How do I force two arrays to be equal for use in pyplot?

I'm trying to plot a simple moving averages function but the resulting array is a few numbers short of the full sample size. How do I plot such a line alongside a more standard line that extends for the full sample size? The code below results in this error message:
ValueError: x and y must have same first dimension, but have shapes (96,) and (100,)
This is using standard matplotlib.pyplot. I've tried just deleting X values using remove and del as well as switching all arrays to numpy arrays (since that's the output format of my moving averages function) then tried adding an if condition to the append in the while loop but neither has worked.
import random
import matplotlib
import matplotlib.pyplot as plt
import numpy as np
def movingaverage(values, window):
weights = np.repeat(1.0, window) / window
smas = np.convolve(values, weights, 'valid')
return smas
sampleSize = 100
min = -10
max = 10
window = 5
vX = np.array([])
vY = np.array([])
x = 0
val = 0
while x < sampleSize:
val += (random.randint(min, max))
vY = np.append(vY, val)
vX = np.append(vX, x)
x += 1
plt.plot(vX, vY)
plt.plot(vX, movingaverage(vY, window))
plt.show()
Expected results would be two lines on the same graph - one a simple moving average of the other.
Just change this line to the following:
smas = np.convolve(values, weights,'same')
The 'valid' option, only convolves if the window completely covers the values array. What you want is 'same', which does what you are looking for.
Edit: This, however, also comes with its own issues as it acts like there are extra bits of data with value 0 when your window does not fully sit on top of the data. This can be ignored if chosen, as is done in this solution, but another approach is to pad the array with specific values of your choosing instead (see Mike Sperry's answer).
Here is how you would pad a numpy array out to the desired length with 'nan's (replace 'nan' with other values, or replace 'constant' with another mode depending on desired results)
https://docs.scipy.org/doc/numpy/reference/generated/numpy.pad.html
import numpy as np
bob = np.asarray([1,2,3])
alice = np.pad(bob,(0,100-len(bob)),'constant',constant_values=('nan','nan'))

--------------------------------

* QUESTIONS ON THE MATERIAL:
(a) In the moving average plotting thread, which mode does the answer recommend passing to np.convolve in place of 'valid'?
(b) List every module imported in the asker's code in the moving average plotting thread.
(c) Pick up the moving average plotting thread after its last line and continue it.

* DATASET CONTENT:

--------------------------------

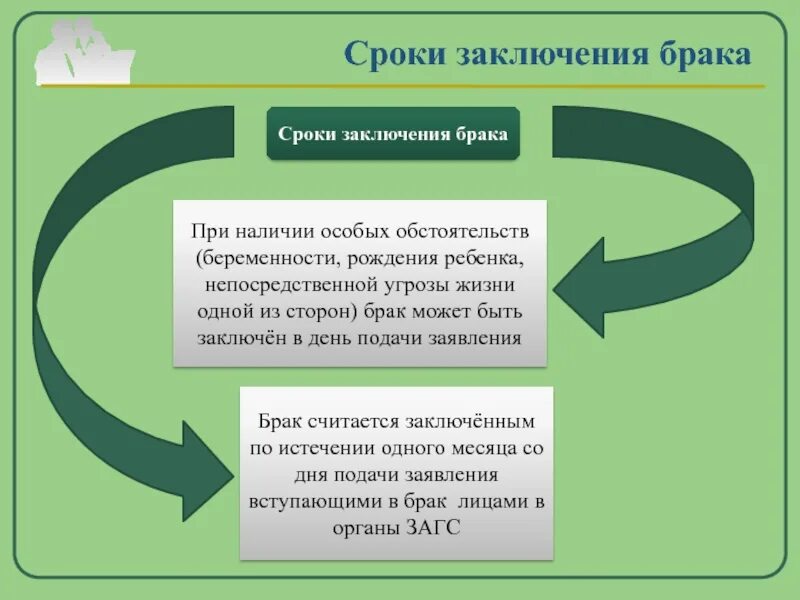 Сроки заключения брака

Сроки заключения брака

При наличии особых обстоятельств (беременности, рождения ребенка, непосредственной угрозы жизни одной из сторон) брак может быть заключён в день подачи заявления

Брак считается заключённым по истечении одного месяца со дня подачи заявления вступающими в брак лицами в органы ЗАГС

--------------------------------

* TASK-BY-TASK OUTPUTS:
(a) 'same'

(b) random, matplotlib, matplotlib.pyplot (as plt), numpy (as np)

(c)
So in your code it would look something like this:
import random
import matplotlib
import matplotlib.pyplot as plt
import numpy as np
def movingaverage(values,window):
weights = np.repeat(1.0,window)/window
smas = np.convolve(values,weights,'valid')
shorted = int((100-len(smas))/2)
print(shorted)
smas = np.pad(smas,(shorted,shorted),'constant',constant_values=('nan','nan'))
return smas
sampleSize = 100
min = -10
max = 10
window = 5
vX = np.array([])
vY = np.array([])
x = 0
val = 0
while x < sampleSize:
val += (random.randint(min,max))
vY = np.append(vY,val)
vX = np.append(vX,x)
x += 1
plt.plot(vX,vY)
plt.plot(vX,(movingaverage(vY,window)))
plt.show()
To answer your basic question, the key is to take a slice of the x-axis appropriate to the data of the moving average. Since you have a convolution of 100 data elements with a window of size 5, the result is valid for the last 96 elements. You would plot it like this:
plt.plot(vX[window - 1:], movingaverage(vY, window))
That being said, your code could stand to have some optimization done on it. For example, numpy arrays are stored in fixed size static buffers. Any time you do append or delete on them, the entire thing gets reallocated, unlike Python lists, which have amortization built in. It is always better to preallocate if you know the array size ahead of time (which you do).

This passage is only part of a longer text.